Dam this thread is sad.

I'm glad that im not buying a new macbook pro. Solder ram was already 1 problem, but soldered SSD's is the biggest *&^% you that apple could do to its customers.

If your SSD goes bad, you must buy a new logic board, new ram, and new SSD.
If your ram goes bad, you must buy a new logic board, and new SSD, and new ram.
If your logic board goes bad, you must buy a new logic board, new ssd, and new ram.
If your out of warranty, your SOL because it could cost just as much to repair it as it would be to replace it.

Then the other Big Unknown is whether or not apple will allow you to trade in your broken logic board with an upgraded SSD/Ram and get credit for that SSD/Ram allowing you to re-buy the same size SSD/Ram if something goes wrong with 1 of the 3 possible parts that would cripple your computer. Knowing apple they will straight up tell you to re-buy the SSD/RAM upgrade because the SSD/RAM thats on your broken logic board is useless unless its professionally removed and manually installed on other logic boards.

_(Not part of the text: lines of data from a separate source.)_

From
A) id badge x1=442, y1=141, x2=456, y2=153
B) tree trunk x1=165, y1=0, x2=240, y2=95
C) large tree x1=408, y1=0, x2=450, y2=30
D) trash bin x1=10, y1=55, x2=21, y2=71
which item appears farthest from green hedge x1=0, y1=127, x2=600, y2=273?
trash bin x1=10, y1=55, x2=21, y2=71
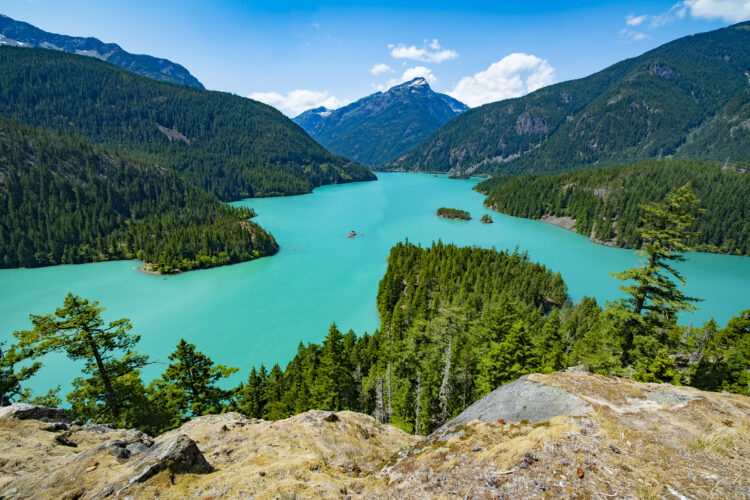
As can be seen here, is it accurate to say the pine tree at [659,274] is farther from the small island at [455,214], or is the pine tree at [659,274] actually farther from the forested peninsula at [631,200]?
the small island at [455,214]

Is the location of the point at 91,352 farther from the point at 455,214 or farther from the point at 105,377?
→ the point at 455,214

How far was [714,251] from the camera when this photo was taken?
96938 millimetres

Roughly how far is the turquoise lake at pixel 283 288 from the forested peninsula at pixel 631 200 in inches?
373

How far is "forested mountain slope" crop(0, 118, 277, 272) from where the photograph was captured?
246ft

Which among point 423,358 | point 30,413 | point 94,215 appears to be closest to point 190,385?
point 30,413

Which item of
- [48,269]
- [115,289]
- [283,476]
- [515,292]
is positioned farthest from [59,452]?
Answer: [48,269]

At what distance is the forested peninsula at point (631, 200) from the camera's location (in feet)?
323

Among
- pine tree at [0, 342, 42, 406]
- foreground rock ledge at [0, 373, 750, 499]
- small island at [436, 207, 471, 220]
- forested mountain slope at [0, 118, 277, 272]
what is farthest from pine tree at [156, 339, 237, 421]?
small island at [436, 207, 471, 220]

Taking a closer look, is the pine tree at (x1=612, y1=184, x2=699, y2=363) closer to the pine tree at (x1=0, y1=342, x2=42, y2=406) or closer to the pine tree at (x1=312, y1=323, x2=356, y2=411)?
the pine tree at (x1=312, y1=323, x2=356, y2=411)

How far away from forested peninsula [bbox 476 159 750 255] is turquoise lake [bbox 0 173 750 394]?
9.48 m

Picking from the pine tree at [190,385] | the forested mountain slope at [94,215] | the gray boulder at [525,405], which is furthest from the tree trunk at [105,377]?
the forested mountain slope at [94,215]

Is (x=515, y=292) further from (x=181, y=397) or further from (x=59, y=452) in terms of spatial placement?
(x=59, y=452)

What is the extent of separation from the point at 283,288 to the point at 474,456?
59241mm

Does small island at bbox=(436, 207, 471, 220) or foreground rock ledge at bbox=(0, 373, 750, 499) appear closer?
foreground rock ledge at bbox=(0, 373, 750, 499)
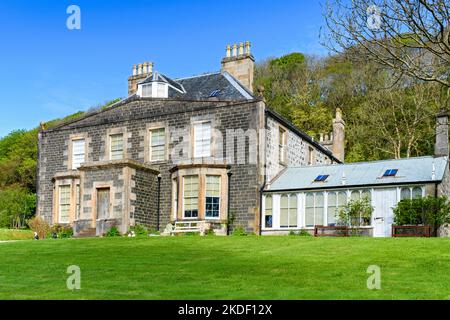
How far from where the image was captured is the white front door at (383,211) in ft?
83.1

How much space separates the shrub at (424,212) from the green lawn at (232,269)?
5737 mm

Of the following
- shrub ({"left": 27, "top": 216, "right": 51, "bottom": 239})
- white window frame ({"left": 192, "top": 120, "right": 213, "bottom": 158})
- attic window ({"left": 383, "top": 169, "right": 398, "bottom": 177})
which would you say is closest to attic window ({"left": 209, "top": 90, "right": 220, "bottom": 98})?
white window frame ({"left": 192, "top": 120, "right": 213, "bottom": 158})

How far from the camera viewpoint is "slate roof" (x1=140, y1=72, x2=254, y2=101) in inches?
1185

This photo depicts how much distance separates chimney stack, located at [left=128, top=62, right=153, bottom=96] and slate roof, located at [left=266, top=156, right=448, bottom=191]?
39.9 ft

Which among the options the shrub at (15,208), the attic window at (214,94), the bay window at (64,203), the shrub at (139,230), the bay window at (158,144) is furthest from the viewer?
the shrub at (15,208)

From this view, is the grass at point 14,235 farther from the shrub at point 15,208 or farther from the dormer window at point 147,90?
the shrub at point 15,208

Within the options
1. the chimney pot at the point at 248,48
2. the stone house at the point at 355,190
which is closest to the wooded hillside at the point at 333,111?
the chimney pot at the point at 248,48

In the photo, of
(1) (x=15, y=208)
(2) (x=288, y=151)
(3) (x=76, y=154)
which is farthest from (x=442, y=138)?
(1) (x=15, y=208)

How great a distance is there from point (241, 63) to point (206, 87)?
2.64 meters

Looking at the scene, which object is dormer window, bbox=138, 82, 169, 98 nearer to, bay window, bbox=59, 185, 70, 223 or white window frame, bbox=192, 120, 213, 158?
white window frame, bbox=192, 120, 213, 158

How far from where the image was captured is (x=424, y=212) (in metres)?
23.6

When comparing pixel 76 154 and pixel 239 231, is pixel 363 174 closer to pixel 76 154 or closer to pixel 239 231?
pixel 239 231
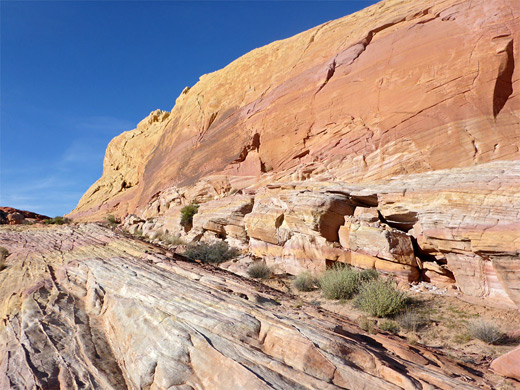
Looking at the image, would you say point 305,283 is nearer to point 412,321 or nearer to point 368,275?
point 368,275

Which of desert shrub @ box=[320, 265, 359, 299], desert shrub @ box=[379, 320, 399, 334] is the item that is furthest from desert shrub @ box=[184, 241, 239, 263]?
desert shrub @ box=[379, 320, 399, 334]

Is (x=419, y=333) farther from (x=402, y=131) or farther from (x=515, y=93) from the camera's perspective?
(x=515, y=93)

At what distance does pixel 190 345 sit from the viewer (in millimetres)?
4258

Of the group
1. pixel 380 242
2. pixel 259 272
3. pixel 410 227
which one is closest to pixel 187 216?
pixel 259 272

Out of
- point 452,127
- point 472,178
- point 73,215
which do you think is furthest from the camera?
point 73,215

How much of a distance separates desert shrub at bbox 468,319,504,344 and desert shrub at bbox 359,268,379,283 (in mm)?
2843

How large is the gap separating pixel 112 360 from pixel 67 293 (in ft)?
10.4

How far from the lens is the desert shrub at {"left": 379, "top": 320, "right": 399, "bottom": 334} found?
257 inches

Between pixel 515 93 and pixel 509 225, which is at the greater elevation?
pixel 515 93

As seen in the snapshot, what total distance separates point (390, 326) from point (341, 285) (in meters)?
2.08

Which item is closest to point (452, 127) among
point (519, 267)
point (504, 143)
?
point (504, 143)

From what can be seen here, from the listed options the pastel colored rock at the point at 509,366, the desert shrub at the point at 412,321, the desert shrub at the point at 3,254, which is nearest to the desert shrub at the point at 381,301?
the desert shrub at the point at 412,321

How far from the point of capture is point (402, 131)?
12336 mm

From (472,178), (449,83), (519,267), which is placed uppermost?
(449,83)
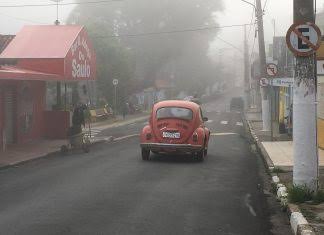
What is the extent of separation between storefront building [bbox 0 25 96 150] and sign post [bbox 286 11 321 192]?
1205 cm

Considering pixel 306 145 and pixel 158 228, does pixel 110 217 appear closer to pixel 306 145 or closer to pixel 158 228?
pixel 158 228

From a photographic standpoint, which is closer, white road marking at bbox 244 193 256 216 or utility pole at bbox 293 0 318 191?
white road marking at bbox 244 193 256 216

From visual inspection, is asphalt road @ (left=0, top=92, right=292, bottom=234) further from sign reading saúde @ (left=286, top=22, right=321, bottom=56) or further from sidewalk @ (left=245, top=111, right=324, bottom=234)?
sign reading saúde @ (left=286, top=22, right=321, bottom=56)

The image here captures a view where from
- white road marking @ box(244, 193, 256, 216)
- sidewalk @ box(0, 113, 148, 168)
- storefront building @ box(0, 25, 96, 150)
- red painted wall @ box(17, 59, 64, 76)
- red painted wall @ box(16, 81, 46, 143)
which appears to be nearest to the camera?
white road marking @ box(244, 193, 256, 216)

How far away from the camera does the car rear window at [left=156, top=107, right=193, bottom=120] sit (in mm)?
17656

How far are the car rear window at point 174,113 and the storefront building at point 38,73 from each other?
5.05 metres

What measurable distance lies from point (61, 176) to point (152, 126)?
14.3 ft

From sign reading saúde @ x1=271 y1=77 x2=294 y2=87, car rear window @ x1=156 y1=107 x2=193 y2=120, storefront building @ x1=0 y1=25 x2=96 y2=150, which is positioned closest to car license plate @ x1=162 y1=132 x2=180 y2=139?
car rear window @ x1=156 y1=107 x2=193 y2=120

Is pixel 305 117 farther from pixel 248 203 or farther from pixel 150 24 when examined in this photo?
pixel 150 24

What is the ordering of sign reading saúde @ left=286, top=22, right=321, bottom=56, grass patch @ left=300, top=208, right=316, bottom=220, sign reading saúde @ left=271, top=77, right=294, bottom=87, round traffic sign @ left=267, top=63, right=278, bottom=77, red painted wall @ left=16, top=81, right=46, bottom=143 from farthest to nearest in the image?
1. round traffic sign @ left=267, top=63, right=278, bottom=77
2. sign reading saúde @ left=271, top=77, right=294, bottom=87
3. red painted wall @ left=16, top=81, right=46, bottom=143
4. sign reading saúde @ left=286, top=22, right=321, bottom=56
5. grass patch @ left=300, top=208, right=316, bottom=220

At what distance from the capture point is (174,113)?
1775cm

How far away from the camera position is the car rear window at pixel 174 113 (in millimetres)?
17656

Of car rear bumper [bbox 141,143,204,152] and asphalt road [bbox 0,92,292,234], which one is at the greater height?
car rear bumper [bbox 141,143,204,152]

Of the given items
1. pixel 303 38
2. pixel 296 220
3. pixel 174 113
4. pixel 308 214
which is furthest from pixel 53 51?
pixel 296 220
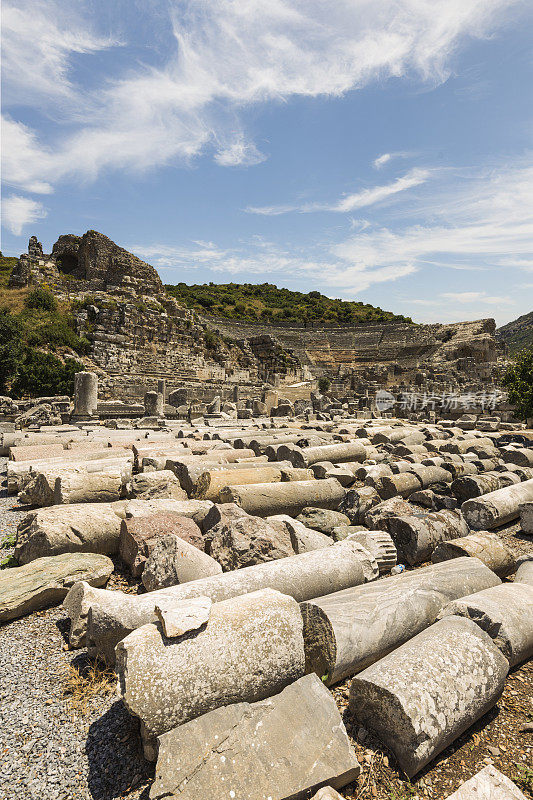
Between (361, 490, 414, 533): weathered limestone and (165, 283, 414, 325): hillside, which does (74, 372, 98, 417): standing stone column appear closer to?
(361, 490, 414, 533): weathered limestone

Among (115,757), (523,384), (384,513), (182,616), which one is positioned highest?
(523,384)

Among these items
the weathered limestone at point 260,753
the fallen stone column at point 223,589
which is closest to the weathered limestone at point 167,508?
the fallen stone column at point 223,589

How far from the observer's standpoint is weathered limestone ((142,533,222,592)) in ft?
11.7

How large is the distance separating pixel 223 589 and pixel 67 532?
7.10 ft

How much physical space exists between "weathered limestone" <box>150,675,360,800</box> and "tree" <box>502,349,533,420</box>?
16.0 meters

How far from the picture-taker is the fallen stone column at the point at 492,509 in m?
5.97

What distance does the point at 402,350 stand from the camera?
1839 inches

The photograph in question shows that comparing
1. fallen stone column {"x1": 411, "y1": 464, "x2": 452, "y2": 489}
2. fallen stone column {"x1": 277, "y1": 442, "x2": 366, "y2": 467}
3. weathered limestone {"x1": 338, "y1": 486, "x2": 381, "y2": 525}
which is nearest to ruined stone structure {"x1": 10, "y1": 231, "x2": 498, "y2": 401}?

My guess as to why this is happening is because of the m.2 drives that are out. They are becoming really fast (3500mbps now, EVO 960) and users have found a way to stick them in 2015 models and below and Tim cook decided to stop this from happening. Blocks all 3rd party sales, and blocks adapter usage. This also gives apple a monopoly to be able to overcharge users for SSD space. Apple SSD prices are extremely high compared to the regular ssd market.

Not only did apple screw up by increasing the prices, but a solder on SSD will be the last straw for alot of people and i truly wouldnt be surprised to see a good amount of new orders get returned solely because of this issue. They are literally turning the macbook pro into an iphone with no user adjust ability options. They really should re-name the computer because a non-up-gradable computer is not a PRO computer but instead an IPAD with a keyboard.
 
You over-estimate the percentage of people who actually upgrade things these days. I know the value of it. In Apple's case they tend to reuse a lot of the design work from the 13" mbp on the mini. Soldered ram means the board doesn't require a socket for it. I suspect this was marginally simpler for Apple, and they didn't care whether anyone could upgrade it later.

Soldering the RAM also ensures it does not pop loose like happened to my 2011 13" RMB.
 
Apple SSD prices are extremely high compared to the regular ssd market.
- While they are higher, they're not extremely so. On the 2016 models, a 256 GB upgrade is $200, while a 512 GB upgrade is $400. A Samsung 950 PRO is right now $185 for 256 GB and $315 for 512 GB on Amazon.